ついに9月上旬から日本も入国に対する規制を緩和し、インバウンド向けの観光業も回復の兆しが見えてきそうだ。パンデミックが始まって2年半以上の月日が経過してやっと、私たちの海外旅行のハードルも下がりつつある。

パンデミックによって大きすぎる打撃を受けた観光業にとって、この2年半は観光が本来どのようなものであるべきかを考える時間となった。そして、今国境が再び開かれる中で、観光業は新たなトレンドを生み出している。

イギリスのツアー オペレーターである Saddle Skedaddle は、25 年以上にわたってヨーロッパ中のサイクリングツアーを展開してきた。

パンデミックにより、ステイケーションの需要が大幅に増加したことをきっかけに、「趣味や余暇の追求、再発見」を切り口としたサイクリングツアーで人気を博した。このツアーでは移動が自転車であることで、地域活性化を促したり、移動の際のカーボンフットプリントを削減できるなどの効果も期待できるという。

また、スリープツーリズムの人気も高まっている。パンデミックによって家で過ごす時間が長くなり、生活リズムが崩れがちになってしまった人は多いはずだ。その中で睡眠を重視した滞在が世界中のホテルやリゾートで注目が高まっている。

資料 -
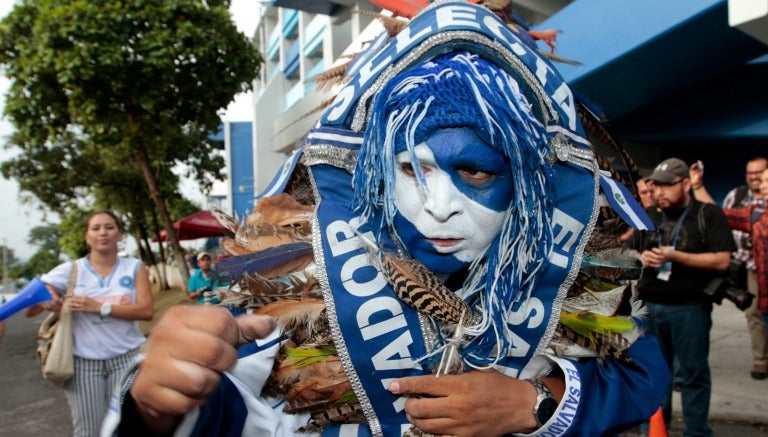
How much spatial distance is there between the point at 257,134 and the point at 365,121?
3049 centimetres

課題 -
a. 抜粋から「パンデミックによって大きすぎ」から「ゾートで注目が高まっている。」までの部分を抜き出してください。
b. 抜粋によると、Saddle Skedaddleはどれくらいの期間、ヨーロッパ中でサイクリングツアーを展開してきましたか。

想定される解答 -
a.
パンデミックによって大きすぎる打撃を受けた観光業にとって、この2年半は観光が本来どのようなものであるべきかを考える時間となった。そして、今国境が再び開かれる中で、観光業は新たなトレンドを生み出している。

イギリスのツアー オペレーターである Saddle Skedaddle は、25 年以上にわたってヨーロッパ中のサイクリングツアーを展開してきた。

パンデミックにより、ステイケーションの需要が大幅に増加したことをきっかけに、「趣味や余暇の追求、再発見」を切り口としたサイクリングツアーで人気を博した。このツアーでは移動が自転車であることで、地域活性化を促したり、移動の際のカーボンフットプリントを削減できるなどの効果も期待できるという。

また、スリープツーリズムの人気も高まっている。パンデミックによって家で過ごす時間が長くなり、生活リズムが崩れがちになってしまった人は多いはずだ。その中で睡眠を重視した滞在が世界中のホテルやリゾートで注目が高まっている。

b. 25年以上にわたって展開してきました。